Or what if the burglar snags himself on a rusty nail and dies two weeks later of septicemia?
Or say the house is hit by lightning while the burglar is inside?
Or…
Or say we keep this conversation on the level of rationality, rather than descending into ridiculous hypotheticals that do nothing to illuminate the issue at hand?
I don’t think vetbridge is off base here. It’s a valid question. Homeowners have been sued by trespassing criminals in situations where there was no boobytrap set up.
A criminal breaks into the home and breaks his leg falling on the missing step to the attic. Can/should he be able to sue for damages?
I agree with others in saying that setting traps is a bad idea. However, I don’t think we need a specific law against it. The actions are already criminal. Let the outcome be the decision maker. If I leave a trap and wound a criminal, then the penalty should be a slap on the wrist. If I leave a trap and wound a fireman, then the penalty should be severe, and I should have to pay for damages as if I had shot him.
It’s no different than any other criminal activity. If I’m caught drinking and driving the penalty is much less severe than if I’m caught running over a child while drinking and driving.

INFORMATION PROVIDED:
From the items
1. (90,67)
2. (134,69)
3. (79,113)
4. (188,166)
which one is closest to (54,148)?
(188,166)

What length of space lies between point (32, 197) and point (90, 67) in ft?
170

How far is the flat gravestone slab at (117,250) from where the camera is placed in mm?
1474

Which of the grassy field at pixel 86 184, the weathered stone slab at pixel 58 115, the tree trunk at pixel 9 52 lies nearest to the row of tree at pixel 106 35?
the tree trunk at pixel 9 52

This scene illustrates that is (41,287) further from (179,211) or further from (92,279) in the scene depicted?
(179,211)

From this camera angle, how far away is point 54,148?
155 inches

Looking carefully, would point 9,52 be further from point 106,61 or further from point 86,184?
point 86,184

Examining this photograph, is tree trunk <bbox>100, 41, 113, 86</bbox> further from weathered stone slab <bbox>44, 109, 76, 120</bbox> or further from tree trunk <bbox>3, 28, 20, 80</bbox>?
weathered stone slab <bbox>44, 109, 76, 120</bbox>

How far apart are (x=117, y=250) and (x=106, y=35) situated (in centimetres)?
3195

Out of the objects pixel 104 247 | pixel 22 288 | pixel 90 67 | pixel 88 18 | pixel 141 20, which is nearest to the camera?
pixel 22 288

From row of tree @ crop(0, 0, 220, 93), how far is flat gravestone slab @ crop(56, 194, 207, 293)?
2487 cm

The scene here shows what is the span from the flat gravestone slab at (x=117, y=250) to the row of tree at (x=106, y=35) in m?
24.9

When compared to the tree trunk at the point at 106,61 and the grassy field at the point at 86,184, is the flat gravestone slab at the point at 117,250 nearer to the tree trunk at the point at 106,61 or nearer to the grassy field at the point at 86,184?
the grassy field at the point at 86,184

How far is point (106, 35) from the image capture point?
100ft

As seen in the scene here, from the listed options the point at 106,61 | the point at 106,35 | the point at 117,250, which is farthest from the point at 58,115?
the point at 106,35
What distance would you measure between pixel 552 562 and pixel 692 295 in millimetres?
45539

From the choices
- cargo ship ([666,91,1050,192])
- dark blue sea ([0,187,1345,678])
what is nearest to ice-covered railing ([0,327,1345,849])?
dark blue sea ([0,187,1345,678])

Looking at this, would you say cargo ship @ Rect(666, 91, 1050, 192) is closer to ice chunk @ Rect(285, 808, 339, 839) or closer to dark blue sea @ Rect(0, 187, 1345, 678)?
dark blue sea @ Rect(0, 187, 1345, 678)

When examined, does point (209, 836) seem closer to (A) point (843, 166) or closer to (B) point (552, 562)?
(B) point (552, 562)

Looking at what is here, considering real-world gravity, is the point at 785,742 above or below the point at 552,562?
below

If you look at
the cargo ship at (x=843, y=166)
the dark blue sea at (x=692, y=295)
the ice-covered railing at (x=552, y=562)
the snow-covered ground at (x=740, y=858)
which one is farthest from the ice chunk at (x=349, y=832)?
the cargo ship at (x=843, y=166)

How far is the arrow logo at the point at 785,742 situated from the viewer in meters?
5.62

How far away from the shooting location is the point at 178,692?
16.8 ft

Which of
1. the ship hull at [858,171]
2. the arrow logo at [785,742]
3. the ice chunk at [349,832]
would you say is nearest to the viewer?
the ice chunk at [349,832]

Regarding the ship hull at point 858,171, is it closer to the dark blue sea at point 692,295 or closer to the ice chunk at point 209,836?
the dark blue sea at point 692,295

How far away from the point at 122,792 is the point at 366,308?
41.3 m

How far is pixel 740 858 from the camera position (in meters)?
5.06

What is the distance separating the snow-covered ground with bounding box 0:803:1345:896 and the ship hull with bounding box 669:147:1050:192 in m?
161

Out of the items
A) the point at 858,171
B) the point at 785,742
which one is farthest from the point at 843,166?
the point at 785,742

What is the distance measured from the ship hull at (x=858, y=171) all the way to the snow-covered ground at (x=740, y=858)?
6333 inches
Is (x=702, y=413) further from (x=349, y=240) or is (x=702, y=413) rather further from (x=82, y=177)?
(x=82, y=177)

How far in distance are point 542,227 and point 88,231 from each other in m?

INSTRUCTION 1:
Write out the discussion about traps set for burglars word for word.
INSTRUCTION 2:
In the rows, take the lines from the one holding "Out of the items" through the last row, inclusive, and reproduce only those lines with "snow-covered ground" changed to "snowy ground" and nothing else altered.
The text and the rows were taken from separate sources.

EXERCISE ANSWER 1:
Or what if the burglar snags himself on a rusty nail and dies two weeks later of septicemia?
Or say the house is hit by lightning while the burglar is inside?
Or…
Or say we keep this conversation on the level of rationality, rather than descending into ridiculous hypotheticals that do nothing to illuminate the issue at hand?
I don’t think vetbridge is off base here. It’s a valid question. Homeowners have been sued by trespassing criminals in situations where there was no boobytrap set up.
A criminal breaks into the home and breaks his leg falling on the missing step to the attic. Can/should he be able to sue for damages?
I agree with others in saying that setting traps is a bad idea. However, I don’t think we need a specific law against it. The actions are already criminal. Let the outcome be the decision maker. If I leave a trap and wound a criminal, then the penalty should be a slap on the wrist. If I leave a trap and wound a fireman, then the penalty should be severe, and I should have to pay for damages as if I had shot him.
It’s no different than any other criminal activity. If I’m caught drinking and driving the penalty is much less severe than if I’m caught running over a child while drinking and driving.

EXERCISE ANSWER 2:
Out of the items
A) the point at 858,171
B) the point at 785,742
which one is farthest from the point at 843,166?
the point at 785,742

What is the distance measured from the ship hull at (x=858, y=171) all the way to the snowy ground at (x=740, y=858)?
6333 inches
Is (x=702, y=413) further from (x=349, y=240) or is (x=702, y=413) rather further from (x=82, y=177)?
(x=82, y=177)

How far in distance are point 542,227 and point 88,231 from each other in m?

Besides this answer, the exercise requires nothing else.